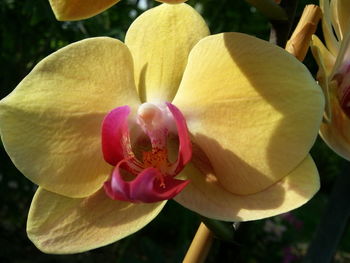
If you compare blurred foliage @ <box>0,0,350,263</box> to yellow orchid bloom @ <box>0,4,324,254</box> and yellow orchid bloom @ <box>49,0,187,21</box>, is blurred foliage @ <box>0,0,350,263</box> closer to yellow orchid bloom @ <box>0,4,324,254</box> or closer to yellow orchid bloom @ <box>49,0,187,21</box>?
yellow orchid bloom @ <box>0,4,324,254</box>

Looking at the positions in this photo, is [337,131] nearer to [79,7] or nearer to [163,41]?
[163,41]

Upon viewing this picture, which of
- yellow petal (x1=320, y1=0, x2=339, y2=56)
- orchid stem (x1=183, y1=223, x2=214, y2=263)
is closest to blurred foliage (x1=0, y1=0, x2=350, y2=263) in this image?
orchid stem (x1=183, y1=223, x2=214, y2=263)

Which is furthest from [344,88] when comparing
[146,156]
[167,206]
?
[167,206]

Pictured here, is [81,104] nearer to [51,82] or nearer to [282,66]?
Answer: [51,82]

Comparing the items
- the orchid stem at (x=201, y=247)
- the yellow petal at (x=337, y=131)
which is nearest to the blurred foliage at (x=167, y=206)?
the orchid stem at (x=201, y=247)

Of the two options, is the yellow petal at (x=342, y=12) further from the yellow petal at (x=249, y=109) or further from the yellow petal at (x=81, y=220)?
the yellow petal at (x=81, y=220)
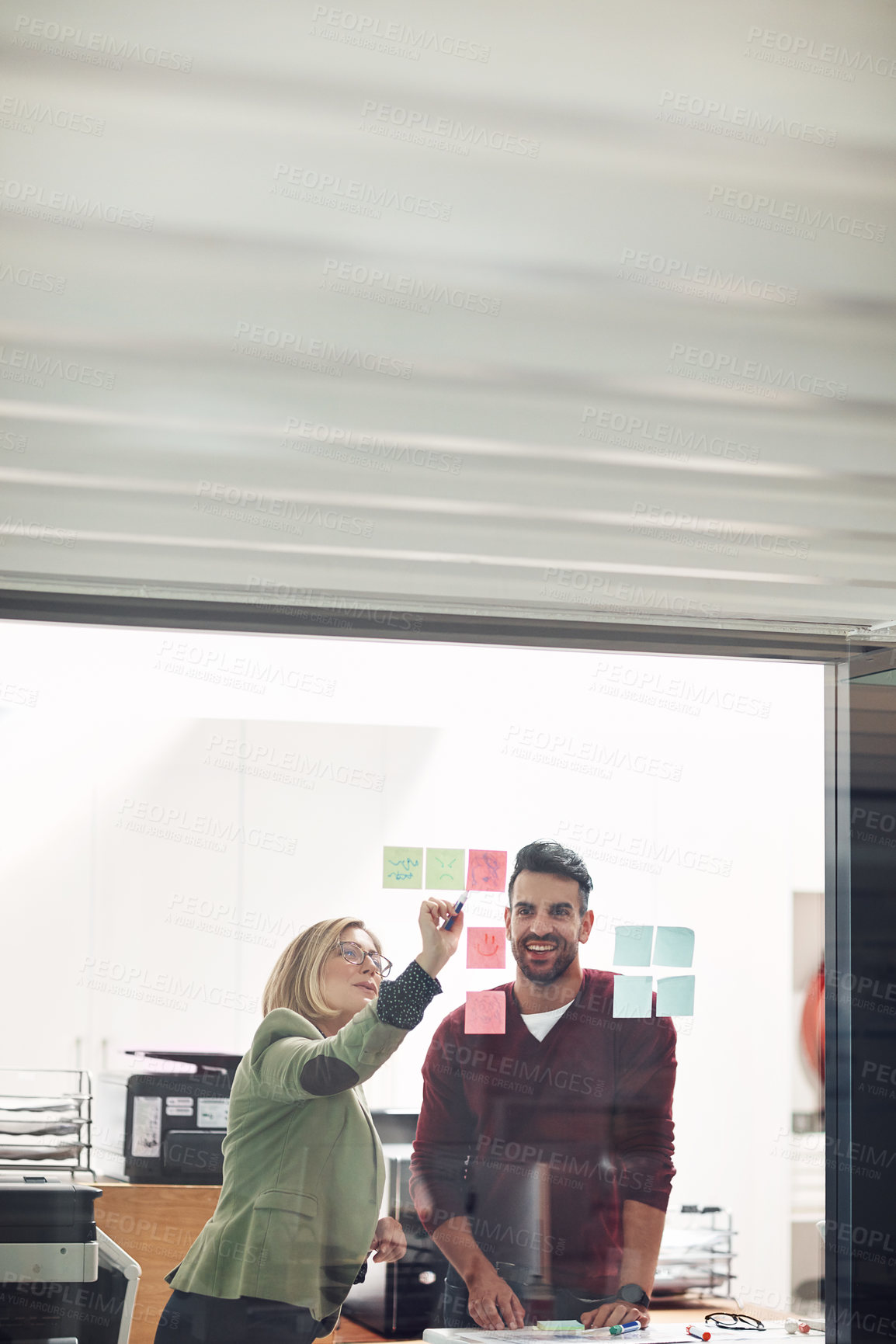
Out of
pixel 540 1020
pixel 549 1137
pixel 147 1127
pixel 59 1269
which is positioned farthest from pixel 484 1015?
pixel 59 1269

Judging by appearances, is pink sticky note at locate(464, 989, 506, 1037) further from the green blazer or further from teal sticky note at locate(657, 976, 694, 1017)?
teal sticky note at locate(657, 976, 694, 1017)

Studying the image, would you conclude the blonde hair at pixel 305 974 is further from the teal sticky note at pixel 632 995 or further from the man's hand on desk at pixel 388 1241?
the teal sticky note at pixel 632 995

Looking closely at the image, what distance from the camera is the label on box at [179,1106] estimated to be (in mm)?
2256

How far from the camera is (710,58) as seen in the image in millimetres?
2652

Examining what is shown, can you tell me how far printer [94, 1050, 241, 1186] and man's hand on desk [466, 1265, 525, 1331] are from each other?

---

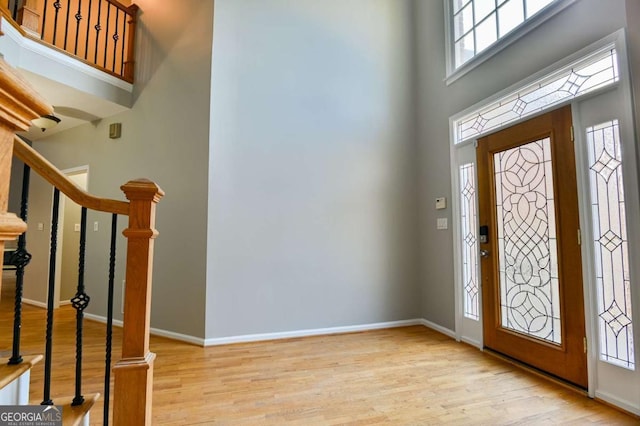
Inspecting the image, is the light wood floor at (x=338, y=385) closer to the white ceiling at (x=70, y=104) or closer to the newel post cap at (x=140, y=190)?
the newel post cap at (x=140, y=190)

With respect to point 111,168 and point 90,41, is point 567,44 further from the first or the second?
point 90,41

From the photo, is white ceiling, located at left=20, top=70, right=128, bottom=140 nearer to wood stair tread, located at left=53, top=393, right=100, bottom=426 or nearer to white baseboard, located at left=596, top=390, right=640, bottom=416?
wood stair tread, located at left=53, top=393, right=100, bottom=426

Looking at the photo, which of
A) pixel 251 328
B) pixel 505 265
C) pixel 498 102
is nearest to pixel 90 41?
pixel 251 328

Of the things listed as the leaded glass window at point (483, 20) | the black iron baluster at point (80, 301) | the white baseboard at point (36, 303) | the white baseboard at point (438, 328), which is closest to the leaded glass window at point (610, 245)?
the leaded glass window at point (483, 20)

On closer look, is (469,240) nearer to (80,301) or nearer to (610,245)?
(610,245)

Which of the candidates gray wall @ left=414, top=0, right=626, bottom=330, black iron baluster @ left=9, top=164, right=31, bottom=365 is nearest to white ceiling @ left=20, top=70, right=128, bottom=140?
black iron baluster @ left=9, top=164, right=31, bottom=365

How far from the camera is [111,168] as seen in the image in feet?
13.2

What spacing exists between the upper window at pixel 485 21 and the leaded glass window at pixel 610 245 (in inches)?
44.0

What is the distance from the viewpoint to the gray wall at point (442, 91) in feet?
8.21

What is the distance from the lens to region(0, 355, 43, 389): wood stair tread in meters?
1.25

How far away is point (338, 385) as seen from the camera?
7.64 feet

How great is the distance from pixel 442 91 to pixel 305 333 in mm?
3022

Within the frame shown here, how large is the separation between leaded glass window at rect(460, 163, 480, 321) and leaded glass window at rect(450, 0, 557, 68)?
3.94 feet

---

Copy out word for word the lines from the one containing "If you compare" to the one containing "Answer: [51,82]", both of those lines included.

If you compare blurred foliage @ <box>0,0,350,263</box> to yellow orchid bloom @ <box>0,4,324,254</box> and yellow orchid bloom @ <box>49,0,187,21</box>, is blurred foliage @ <box>0,0,350,263</box> closer to yellow orchid bloom @ <box>0,4,324,254</box> or closer to yellow orchid bloom @ <box>49,0,187,21</box>?
yellow orchid bloom @ <box>0,4,324,254</box>

Looking at the positions in this photo, is [337,131] nearer to [79,7] or nearer to [163,41]?
[163,41]

Upon viewing this picture, which of
- yellow petal (x1=320, y1=0, x2=339, y2=56)
- orchid stem (x1=183, y1=223, x2=214, y2=263)
is closest to blurred foliage (x1=0, y1=0, x2=350, y2=263) in this image?
orchid stem (x1=183, y1=223, x2=214, y2=263)

Which is furthest from [344,88] when comparing
[146,156]
[167,206]
?
[167,206]

Pictured here, is [81,104] nearer to [51,82] or nearer to [282,66]?
Answer: [51,82]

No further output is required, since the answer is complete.